Sister Hawker retired as Matron in the year 2000, but has never severed ties with the nursing profession. “I just love helping people; I love patient care, it is in me,” she confided recently. However, Sister Hawker is perhaps currently performing the greatest nursing task of her life.
You see, since October of last year, her services, along with two other veteran nurses, were requested by the Georgetown Hospital to help revamp the nursing system.
This strategic move is one that is intended to help address some shortcomings that have been detected.
According to Sister Hawker, she is eager to help, since it has been found that proper supervision in the system is currently lacking.

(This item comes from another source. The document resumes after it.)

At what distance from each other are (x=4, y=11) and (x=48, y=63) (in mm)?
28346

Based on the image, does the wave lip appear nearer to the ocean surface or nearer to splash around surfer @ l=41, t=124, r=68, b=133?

“The fact of the matter is the supervisors need help. So the first thing we did was to have training sessions on basic supervision with the supervisors,” Sister Hawker related, as she added that the current state of affairs is that “there is nobody understudying the supervisors, so if you lose a supervisor the entire system can collapse.” Those who have been exposed to the training sessions are Junior and Senior Departmental Sisters and Ward Managers.
According to Sister Hawker, she is in for the long-haul to restore nursing to its former glory. “Things have been progressing at a slow pace…we are fairly pleased, but not fully satisfied with where we are as yet,” said Sister Hawker as she pointed out that many nurses in the system today “are just of a different breed”.
“You have to be gentle in dealing with them, otherwise you will not get the results you are looking for from them. You can’t be rigid with them like in my time as a young nurse,” she asserted.
However, she is convinced that many of the shortcomings in the system could be averted if from the inception only persons who have a passion for the profession are accepted.
“If you don’t like people, or you don’t like to be around people, don’t come and say you want to do nursing, because nursing means you are dealing with human beings; you are dealing with lives and you can’t take chances,” Sister Hawker stressed.
According to the veteran nurse, “there is nothing more gratifying to me as a nurse than to see a patient enter the ward on a stretcher or in a wheelchair and walk out on his or her own as a strong person. You get satisfaction when an unconscious or semi-conscious person revives and you had something to do with it. If our nurses can feel like that, then we are well on our way to having many success stories”.